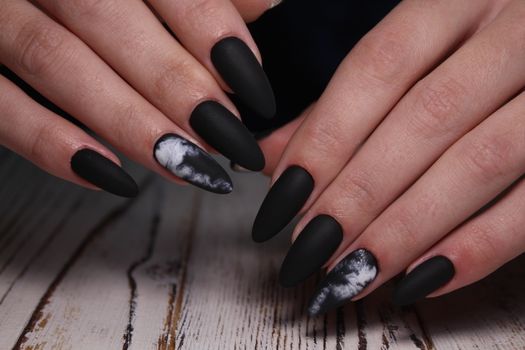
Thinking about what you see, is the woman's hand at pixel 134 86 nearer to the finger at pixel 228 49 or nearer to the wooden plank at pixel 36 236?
the finger at pixel 228 49

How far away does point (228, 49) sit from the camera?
29.7 inches

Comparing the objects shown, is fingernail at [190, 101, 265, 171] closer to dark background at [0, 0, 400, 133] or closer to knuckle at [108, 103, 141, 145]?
knuckle at [108, 103, 141, 145]

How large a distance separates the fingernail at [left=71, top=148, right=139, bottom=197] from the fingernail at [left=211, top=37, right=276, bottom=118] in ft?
0.48

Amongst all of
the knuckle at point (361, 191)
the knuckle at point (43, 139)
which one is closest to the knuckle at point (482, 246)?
the knuckle at point (361, 191)

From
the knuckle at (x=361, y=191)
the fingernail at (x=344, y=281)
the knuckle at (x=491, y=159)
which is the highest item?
the knuckle at (x=491, y=159)

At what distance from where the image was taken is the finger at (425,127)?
0.75 meters

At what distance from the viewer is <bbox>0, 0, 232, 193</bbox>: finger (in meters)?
0.75

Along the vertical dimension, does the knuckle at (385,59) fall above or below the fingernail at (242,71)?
above

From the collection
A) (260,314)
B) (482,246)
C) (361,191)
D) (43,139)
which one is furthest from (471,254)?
(43,139)

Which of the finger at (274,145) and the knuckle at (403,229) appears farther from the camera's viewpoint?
the finger at (274,145)

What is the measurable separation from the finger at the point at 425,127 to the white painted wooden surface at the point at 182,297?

********

* 取り組む課題
上のエントリをすべて一字一句違えずに書き写してください。画像は出力に含めないでください。

* 完全な出力
Thinking about what you see, is the woman's hand at pixel 134 86 nearer to the finger at pixel 228 49 or nearer to the wooden plank at pixel 36 236?
the finger at pixel 228 49

How far away does point (228, 49) sit from the camera?
29.7 inches

Comparing the objects shown, is fingernail at [190, 101, 265, 171] closer to dark background at [0, 0, 400, 133] or closer to knuckle at [108, 103, 141, 145]?
knuckle at [108, 103, 141, 145]

How large a distance separates the fingernail at [left=71, top=148, right=139, bottom=197] from the fingernail at [left=211, top=37, right=276, bottom=118] in ft?
0.48

Amongst all of
the knuckle at point (361, 191)
the knuckle at point (43, 139)
which one is closest to the knuckle at point (482, 246)?
the knuckle at point (361, 191)

From
the knuckle at (x=361, y=191)
the fingernail at (x=344, y=281)
the knuckle at (x=491, y=159)
which is the highest item?
the knuckle at (x=491, y=159)

At what distance from where the image was taken is the finger at (425,127)?
0.75 meters

At what distance from the viewer is <bbox>0, 0, 232, 193</bbox>: finger (in meters)?
0.75

Along the vertical dimension, does the knuckle at (385,59) fall above or below the fingernail at (242,71)?
above

From the collection
A) (260,314)
B) (482,246)
C) (361,191)
D) (43,139)
which one is furthest from (471,254)?
(43,139)

Which of the finger at (274,145) and the knuckle at (403,229) appears farther from the camera's viewpoint?
the finger at (274,145)

What is the measurable separation from the finger at the point at 425,127 to the white painted wooden surface at the point at 182,297?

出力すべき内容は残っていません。